Excerpt to read ->
Do you ever feel like you don’t want to do anything? I do. Too often I feel that I get so caught up in getting things done that I forget to live my life and not just exist thru it. I love the people in my life. I love what I do. I have a wonderful life. Looking back at my life I never thought that it would turn out the way it has, and I wouldn’t change it other than take more time to enjoy what I have.
I have joked for years that when I retire I want to start quilting again. Based on my pattern and the pattern of my father, retirement isn’t likely something I’ll do so if I’m going to quilt I may want to start now. I said that I wanted to be the grandma that baked cookies with my grandkids and teach them how to sew; when we get together I do play with them. I spend so much time working that I seldom take the time to do those things that I’ve always wanted to do and today I’m feeling sad about it.
I’m a self-proclaimed workaholic as is my 89 year old father. Now I’m watching my children being parents and spouses and caught up in life working so hard just trying to get thru, I feel sad that I taught them that pattern. It’s a beautiful day outside and I’m working on another class and feeling tired and sad. I know that there’s more to life than work but I struggle to find what it is. Work has always been where I received positive feedback. A happy fulfilling life is about finding balance in all things. You know what they say, “All work and no play makes Jack a dull boy.”

Available data ->
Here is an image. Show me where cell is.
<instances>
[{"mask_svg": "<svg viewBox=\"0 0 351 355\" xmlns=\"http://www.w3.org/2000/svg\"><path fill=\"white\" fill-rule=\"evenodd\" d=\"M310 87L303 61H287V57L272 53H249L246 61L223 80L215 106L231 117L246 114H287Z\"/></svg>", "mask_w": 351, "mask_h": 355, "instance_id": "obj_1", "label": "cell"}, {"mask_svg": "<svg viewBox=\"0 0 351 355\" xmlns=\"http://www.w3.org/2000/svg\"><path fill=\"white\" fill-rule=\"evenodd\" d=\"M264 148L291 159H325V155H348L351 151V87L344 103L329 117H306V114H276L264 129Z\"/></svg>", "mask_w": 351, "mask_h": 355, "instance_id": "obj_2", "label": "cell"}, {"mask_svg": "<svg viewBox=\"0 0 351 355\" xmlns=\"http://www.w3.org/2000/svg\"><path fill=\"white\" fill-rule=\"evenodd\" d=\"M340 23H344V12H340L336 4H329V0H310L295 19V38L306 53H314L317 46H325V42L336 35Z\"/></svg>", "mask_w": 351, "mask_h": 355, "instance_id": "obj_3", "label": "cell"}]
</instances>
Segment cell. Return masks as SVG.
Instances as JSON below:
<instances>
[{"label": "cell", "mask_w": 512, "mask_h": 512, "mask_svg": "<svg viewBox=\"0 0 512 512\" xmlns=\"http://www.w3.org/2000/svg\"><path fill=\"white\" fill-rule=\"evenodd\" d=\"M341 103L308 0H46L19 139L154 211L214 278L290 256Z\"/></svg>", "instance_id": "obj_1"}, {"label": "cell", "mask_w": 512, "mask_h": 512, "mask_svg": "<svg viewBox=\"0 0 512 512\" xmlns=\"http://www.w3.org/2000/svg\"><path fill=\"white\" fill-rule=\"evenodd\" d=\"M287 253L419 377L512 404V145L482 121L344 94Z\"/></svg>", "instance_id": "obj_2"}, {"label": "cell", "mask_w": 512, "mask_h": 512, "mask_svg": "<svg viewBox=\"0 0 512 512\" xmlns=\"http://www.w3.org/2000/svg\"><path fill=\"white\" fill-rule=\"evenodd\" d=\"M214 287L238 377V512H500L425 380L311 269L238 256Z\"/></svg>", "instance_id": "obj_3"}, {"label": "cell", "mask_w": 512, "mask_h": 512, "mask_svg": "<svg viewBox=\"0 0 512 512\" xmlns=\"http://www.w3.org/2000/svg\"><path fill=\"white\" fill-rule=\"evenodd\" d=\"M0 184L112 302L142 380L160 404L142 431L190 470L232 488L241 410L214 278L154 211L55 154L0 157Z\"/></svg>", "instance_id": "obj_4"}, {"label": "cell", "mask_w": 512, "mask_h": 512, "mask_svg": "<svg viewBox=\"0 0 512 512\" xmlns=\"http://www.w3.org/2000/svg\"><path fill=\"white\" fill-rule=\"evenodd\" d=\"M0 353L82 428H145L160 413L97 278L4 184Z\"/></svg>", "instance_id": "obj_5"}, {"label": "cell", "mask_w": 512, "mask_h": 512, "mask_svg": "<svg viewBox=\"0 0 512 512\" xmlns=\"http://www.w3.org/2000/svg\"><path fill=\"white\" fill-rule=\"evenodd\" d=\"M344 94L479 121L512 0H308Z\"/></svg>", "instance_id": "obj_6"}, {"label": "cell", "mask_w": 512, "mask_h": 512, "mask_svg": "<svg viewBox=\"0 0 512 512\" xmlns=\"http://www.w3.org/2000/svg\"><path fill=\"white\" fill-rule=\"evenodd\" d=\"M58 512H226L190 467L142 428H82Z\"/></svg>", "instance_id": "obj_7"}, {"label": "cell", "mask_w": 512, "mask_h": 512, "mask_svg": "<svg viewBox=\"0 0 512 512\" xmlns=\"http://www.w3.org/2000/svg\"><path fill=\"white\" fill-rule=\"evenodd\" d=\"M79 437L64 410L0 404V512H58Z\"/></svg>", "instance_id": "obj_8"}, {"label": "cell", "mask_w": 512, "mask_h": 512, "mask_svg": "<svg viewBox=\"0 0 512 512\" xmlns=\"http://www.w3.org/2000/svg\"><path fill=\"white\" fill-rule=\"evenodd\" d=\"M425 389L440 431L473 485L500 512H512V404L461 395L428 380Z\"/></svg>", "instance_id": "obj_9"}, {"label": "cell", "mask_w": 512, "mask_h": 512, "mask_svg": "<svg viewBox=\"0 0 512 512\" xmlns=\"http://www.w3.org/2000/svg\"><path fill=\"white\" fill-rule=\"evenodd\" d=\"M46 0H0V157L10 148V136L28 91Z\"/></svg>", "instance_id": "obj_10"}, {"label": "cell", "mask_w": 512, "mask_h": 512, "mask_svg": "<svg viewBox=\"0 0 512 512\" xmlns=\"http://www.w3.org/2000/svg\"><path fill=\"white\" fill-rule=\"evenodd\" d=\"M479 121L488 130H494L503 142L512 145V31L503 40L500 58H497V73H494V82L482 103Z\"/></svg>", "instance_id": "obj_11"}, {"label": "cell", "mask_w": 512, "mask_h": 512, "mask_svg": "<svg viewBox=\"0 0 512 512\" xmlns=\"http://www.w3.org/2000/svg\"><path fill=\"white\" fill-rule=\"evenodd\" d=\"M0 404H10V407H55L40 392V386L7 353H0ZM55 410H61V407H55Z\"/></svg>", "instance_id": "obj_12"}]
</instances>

Apply what you read ->
1. Write out the passage of the reflection on work between "I have joked" and "sad about it.", inclusive.
2. Which activities does the writer of the reflection on work say they have wanted to do, either in retirement or with grandchildren?
3. According to the reflection on work, how old is the writer's father?
Answer from the reflection on work alone.

Task-by-task answers ->
1.
I have joked for years that when I retire I want to start quilting again. Based on my pattern and the pattern of my father, retirement isn’t likely something I’ll do so if I’m going to quilt I may want to start now. I said that I wanted to be the grandma that baked cookies with my grandkids and teach them how to sew; when we get together I do play with them. I spend so much time working that I seldom take the time to do those things that I’ve always wanted to do and today I’m feeling sad about it.

2.
- Quilting again
- Baking cookies with the grandkids
- Teaching the grandkids how to sew

3. He is 89 years old.